§ Your instructions
All of the data should be reproduced word for word, though its pictures must be omitted.

§ Dataset excerpt

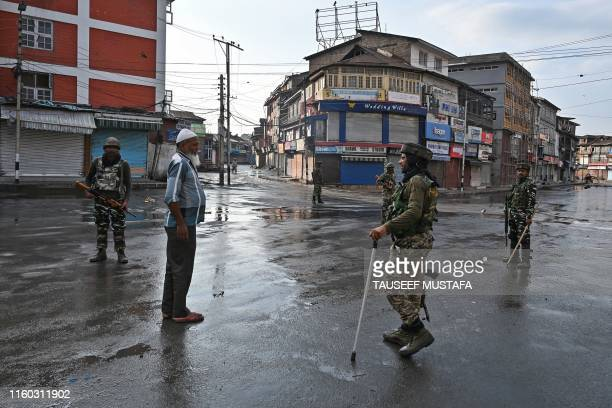 Indian security personnel question a man on a street during a curfew in Srinagar on August 8 as widespread restrictions on movement and a...
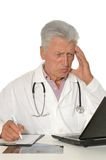 Elderly doctor with a laptop Royalty Free Stock Image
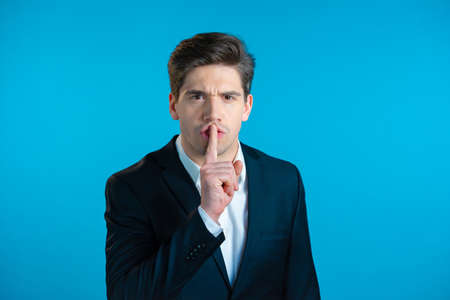 Serious business man in professional suit holding finger on lips over blue background. Gesture of shhh, secret, silence. Close up. 版權商用圖片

§ Response area
 Indian security personnel question a man on a street during a curfew in Srinagar on August 8 as widespread restrictions on movement and a...
 Elderly doctor with a laptop Royalty Free Stock Image
 Serious business man in professional suit holding finger on lips over blue background. Gesture of shhh, secret, silence. Close up. 版權商用圖片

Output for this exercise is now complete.